Monday, December 29, 2008

A brief interruption before we move on...

So while I’m positive that this blog is sure to become a veritable clearinghouse for everything depressing and gay, something happened to me today that I feel compelled to share first.

I think I may have watched an elderly man pass away at the Harris Teeter. And I’m going to be horribly insensitive and talk about how this is affecting me for a moment.

It was so weird to see, not least of which because it’s not the kind of thing one expects when one goes grocery shopping. I was just standing at the U-Scan, u-scanning, and there was this elderly man sitting on a chair next to a shopping cart at the front of the store. He starting falling over in his chair, and a cashier and a customer went over to help him. Over the course of several minutes, the man went from being responsive and talking to... well... not. At the end, the customer who was helping was saying he couldn’t feel a pulse (and checking both the man's neck and wrist) and the manager was calling the paramedics. And then I left.

I felt bad about leaving, but, in all honesty, there’s not much I could have done. I don’t know first aid, they had already called an ambulance, the customer who was helping seemed to know what he was doing... I also didn’t think that having a bunch of people standing around gawking was helpful to the situation. So I left.

So I walked out to my car, feeling overwhelmingly odd, and as I drove home, I started to get sad, for lack of a better word. That poor man… who came to Harris Teeter to do some grocery shopping… and it ended up being the last thing he’ll ever do. And how depressing it seems to endure your final moments in a busy supermarket, surrounded by strangers. It just seems like such a lonely, impersonal way to go.

I’m projecting here, of course. It would be sad for me, not necessarily for him. Maybe it wasn’t lonely for him.

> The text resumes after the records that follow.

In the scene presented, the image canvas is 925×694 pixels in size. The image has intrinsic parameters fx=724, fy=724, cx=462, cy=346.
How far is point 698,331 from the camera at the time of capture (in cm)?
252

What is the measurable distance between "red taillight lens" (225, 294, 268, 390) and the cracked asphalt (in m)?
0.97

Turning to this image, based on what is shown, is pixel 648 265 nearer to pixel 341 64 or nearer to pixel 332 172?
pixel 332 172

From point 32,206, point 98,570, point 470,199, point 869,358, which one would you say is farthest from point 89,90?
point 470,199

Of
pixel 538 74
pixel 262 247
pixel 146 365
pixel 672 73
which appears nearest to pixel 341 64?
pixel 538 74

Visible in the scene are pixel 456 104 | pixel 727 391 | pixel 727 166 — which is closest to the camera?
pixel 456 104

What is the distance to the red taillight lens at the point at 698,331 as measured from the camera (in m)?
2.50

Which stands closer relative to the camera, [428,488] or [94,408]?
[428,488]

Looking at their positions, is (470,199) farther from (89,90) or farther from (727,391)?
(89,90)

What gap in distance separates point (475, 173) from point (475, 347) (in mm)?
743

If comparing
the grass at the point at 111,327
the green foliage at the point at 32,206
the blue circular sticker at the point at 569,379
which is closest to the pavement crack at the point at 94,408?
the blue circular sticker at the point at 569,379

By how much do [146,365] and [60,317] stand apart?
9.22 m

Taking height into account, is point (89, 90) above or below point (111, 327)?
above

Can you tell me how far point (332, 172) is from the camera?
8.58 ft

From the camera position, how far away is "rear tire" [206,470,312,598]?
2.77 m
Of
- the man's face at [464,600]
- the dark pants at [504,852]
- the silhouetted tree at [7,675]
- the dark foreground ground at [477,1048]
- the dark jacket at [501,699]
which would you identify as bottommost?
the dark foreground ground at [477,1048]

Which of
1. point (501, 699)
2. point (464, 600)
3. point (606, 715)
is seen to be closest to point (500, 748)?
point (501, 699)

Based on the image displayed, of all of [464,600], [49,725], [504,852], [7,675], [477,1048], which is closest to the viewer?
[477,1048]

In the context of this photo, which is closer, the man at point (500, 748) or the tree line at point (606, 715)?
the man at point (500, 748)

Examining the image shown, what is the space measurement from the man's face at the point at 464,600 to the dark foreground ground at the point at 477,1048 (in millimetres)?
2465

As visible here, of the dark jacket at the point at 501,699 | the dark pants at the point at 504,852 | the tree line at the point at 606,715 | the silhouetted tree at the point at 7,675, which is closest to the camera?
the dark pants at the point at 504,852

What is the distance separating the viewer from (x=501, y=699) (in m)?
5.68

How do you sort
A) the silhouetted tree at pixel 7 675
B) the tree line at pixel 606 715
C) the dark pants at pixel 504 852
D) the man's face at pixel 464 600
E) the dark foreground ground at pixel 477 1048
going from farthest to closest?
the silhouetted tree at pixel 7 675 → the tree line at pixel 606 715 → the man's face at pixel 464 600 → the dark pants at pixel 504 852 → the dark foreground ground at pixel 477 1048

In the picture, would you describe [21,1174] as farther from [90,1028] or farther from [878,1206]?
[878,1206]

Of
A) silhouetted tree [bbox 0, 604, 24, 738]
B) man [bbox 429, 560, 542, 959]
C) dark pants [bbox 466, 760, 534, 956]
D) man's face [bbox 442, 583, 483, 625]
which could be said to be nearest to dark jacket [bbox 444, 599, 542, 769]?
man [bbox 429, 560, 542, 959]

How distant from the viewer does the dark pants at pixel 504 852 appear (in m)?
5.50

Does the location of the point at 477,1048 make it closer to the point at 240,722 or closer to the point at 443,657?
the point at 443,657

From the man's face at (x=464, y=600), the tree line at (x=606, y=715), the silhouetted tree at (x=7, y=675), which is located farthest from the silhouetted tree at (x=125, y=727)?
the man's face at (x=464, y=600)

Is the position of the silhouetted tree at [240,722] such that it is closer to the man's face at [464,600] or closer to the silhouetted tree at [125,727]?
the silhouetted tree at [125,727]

For all I know, for that matter, maybe the paramedics arrived and were able to revive him. Maybe the customer checking his pulse didn’t really know how, and was feeling in the wrong spot(s). What I do know is how it looked when I left, which was not good… and how he looked as the whole thing was happening.

I don’t know if I’ve ever actually witnessed someone pass away. I’m not saying that so that anyone feels bad for me, because that’s entirely not the point. But I can still see the whole chain of events clearly in my head. And I think they’re going to stay with me for a while.

Anyway, I hope he’s ok… though, to be honest, I’m not optimistic. And I hope that, wherever he is (and I’m not about to start that particular debate), if it was as lonely for him as it would have been (would be) for me, at least he knows that someone is remembering him and thinking about him.

That’s all. Back to the usual misanthropy.